INSTRUCTIONS TO FOLLOW
The data follows this line. Copy verbatim the line with "Science Talk at Cal: Communicate for Change" and each line after it to the end.

RECORDS FOR PROCESSING
#####

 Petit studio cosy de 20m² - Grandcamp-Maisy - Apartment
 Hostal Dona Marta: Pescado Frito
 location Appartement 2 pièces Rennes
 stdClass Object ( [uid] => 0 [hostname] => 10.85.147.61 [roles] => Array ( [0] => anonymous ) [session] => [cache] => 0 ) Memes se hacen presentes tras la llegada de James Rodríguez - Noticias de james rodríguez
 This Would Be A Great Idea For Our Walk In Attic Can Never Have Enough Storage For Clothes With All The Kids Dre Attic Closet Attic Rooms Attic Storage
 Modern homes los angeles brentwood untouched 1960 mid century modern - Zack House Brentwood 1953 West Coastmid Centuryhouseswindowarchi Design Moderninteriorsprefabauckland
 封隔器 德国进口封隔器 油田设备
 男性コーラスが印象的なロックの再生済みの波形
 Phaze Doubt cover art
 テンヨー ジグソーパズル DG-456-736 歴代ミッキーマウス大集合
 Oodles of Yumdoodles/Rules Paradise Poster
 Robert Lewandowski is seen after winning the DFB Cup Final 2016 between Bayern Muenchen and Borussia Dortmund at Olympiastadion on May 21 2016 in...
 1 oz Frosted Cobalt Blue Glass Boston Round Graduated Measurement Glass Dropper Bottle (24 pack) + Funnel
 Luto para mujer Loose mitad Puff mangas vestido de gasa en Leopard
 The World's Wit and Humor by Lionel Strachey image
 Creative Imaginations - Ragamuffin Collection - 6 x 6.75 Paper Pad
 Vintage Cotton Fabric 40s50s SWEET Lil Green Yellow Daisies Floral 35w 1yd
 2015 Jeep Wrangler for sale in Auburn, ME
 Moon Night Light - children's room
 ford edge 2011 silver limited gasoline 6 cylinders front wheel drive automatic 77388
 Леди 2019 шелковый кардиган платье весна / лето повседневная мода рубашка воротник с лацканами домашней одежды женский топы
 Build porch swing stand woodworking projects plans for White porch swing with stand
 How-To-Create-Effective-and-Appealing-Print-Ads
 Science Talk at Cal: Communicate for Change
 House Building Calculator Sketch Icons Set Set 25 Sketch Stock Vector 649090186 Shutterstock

#####

ANSWER TO THIS TASK
 Science Talk at Cal: Communicate for Change
 House Building Calculator Sketch Icons Set Set 25 Sketch Stock Vector 649090186 Shutterstock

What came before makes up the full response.